Revenu à Saverne, Honstein s’empressa de regarnir ses caisses. Le châtiment pour avoir violé la paix ne pouvait qu’être collectif. Il frappait indistinctement tous les sujets fixés à la campagne d’une peine pécuniaire, mentionnée dans les textes sous le nom d’abtrag. Ses taux étaient calculés en fonction du nombre de feux, mais n’étaient pas les mêmes dans toutes les localités. Des sommes considérables furent ainsi versées dans les caisses épiscopales. Ainsi Marlenheim, Kirchheim et Nordheim versèrent respectivement 462, 126 et 478 florins. Molsheim dut s’acquitter d’un montant de 1 000 florins. L’effort qu’imposait aux vaincus le paiement de l’abtrag pesa lourdement sur le monde paysan (Rapp, p. 121-123).
Les juges ne prononcèrent qu’un nombre restreint de sentences criminelles, mais 13 peines de bannissement furent réclamées pour les manants du secteur de Molsheim.

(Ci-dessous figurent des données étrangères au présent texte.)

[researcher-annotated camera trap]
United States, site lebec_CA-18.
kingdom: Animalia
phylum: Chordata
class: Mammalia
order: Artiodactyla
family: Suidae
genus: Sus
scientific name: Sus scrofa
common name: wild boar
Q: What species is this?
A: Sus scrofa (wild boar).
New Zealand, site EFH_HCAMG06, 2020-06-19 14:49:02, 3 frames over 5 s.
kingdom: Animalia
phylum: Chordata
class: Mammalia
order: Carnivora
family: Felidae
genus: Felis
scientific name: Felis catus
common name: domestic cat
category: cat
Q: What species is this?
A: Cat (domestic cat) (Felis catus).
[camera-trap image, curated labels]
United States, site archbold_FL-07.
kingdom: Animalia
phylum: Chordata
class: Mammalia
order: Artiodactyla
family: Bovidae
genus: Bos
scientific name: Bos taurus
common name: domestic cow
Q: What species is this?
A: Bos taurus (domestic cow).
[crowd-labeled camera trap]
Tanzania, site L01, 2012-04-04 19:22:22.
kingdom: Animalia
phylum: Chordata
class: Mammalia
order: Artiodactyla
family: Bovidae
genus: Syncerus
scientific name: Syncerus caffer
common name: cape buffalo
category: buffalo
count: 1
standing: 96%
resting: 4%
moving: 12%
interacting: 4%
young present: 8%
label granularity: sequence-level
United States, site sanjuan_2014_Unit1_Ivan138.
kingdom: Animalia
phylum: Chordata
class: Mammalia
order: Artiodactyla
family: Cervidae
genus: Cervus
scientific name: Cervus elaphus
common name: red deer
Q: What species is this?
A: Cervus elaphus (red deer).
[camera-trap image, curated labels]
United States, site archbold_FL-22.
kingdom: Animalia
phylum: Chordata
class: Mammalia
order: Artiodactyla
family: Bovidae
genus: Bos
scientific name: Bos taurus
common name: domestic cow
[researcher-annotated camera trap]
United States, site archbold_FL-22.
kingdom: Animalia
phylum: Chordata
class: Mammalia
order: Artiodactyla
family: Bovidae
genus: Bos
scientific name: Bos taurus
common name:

Leur participation aux assemblées de villages est interdite aux paysans condamnés. Par conséquent, ils ne siégeront plus au tribunal et ne seront plus ni maires ni échevins. On notera enfin qu’au mois de novembre 1526, la cour criminelle (Malefizgericht) qui s’était réunie la première fois à Ensisheim siégea quelques jours à Molsheim.
Le bailliage épiscopal de Molsheim
Le bailliage épiscopal de Molsheim comprenait en 1350, toute la vallée de la Bruche, soit 55 localités, dont 5 fortifiées : Boersch, Dachstein, Molsheim, Mutzig et Schirmeck. Après 1452, il est divisé en deux : outre la ville de Molsheim il comprend les bailliages ruraux de Schirmeck et de Dachstein. Ce dernier comprend Altdorf, Avolsheim, Bergbieten, Bischofsheim, Dahlenheim, Duttlenheim, Ergersheim, Ernolsheim, Gresswiller, Griesheim, Hindisheim, Holzheim, Hurtigheim, Lipsheim, Molsheim, Rosenwiller, Soultz-lesBains, Wolxheim.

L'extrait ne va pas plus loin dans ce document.